Publication Date: 2024
Microbial Biotechnology (17517915)17(3)
Pseudomonas putida is a soil bacterium with multiple uses in fermentation and biotransformation processes. P. putida ATCC 12633 can biotransform benzaldehyde and other aldehydes into valuable α-hydroxyketones, such as (S)-2-hydroxypropiophenone. However, poor tolerance of this strain toward chaotropic aldehydes hampers efficient biotransformation processes. To circumvent this problem, we expressed the gene encoding the global regulator PprI from Deinococcus radiodurans, an inducer of pleiotropic proteins promoting DNA repair, in P. putida. Fine-tuned gene expression was achieved using an expression plasmid under the control of the LacIQ/Ptrc system, and the cross-protective role of PprI was assessed against multiple stress treatments. Moreover, the stress-tolerant P. putida strain was tested for 2-hydroxypropiophenone production using whole resting cells in the presence of relevant aldehyde substrates.

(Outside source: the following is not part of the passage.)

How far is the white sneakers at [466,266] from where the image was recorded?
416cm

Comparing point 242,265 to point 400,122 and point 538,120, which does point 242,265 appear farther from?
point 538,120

P. putida cells harbouring the global transcriptional regulator exhibited high tolerance toward benzaldehyde, acetaldehyde, ethanol, butanol, NaCl, H2O2 and thermal stress, thereby reflecting the multistress protection profile conferred by PprI. Additionally, the engineered cells converted aldehydes to 2-hydroxypropiophenone more efficiently than the parental P. putida strain. 2-Hydroxypropiophenone concentration reached 1.6 g L−1 upon a 3-h incubation under optimized conditions, at a cell concentration of 0.033 g wet cell weight mL−1 in the presence of 20 mM benzaldehyde and 600 mM acetaldehyde. Product yield and productivity were 0.74 g 2-HPP g−1 benzaldehyde and 0.089 g 2-HPP g cell dry weight−1 h−1, respectively, 35% higher than the control experiments. Taken together, these results demonstrate that introducing PprI from D. radiodurans enhances chaotrope tolerance and 2-HPP production in P. putida ATCC 12633. © 2024 The Authors. Microbial Biotechnology published by John Wiley & Sons Ltd.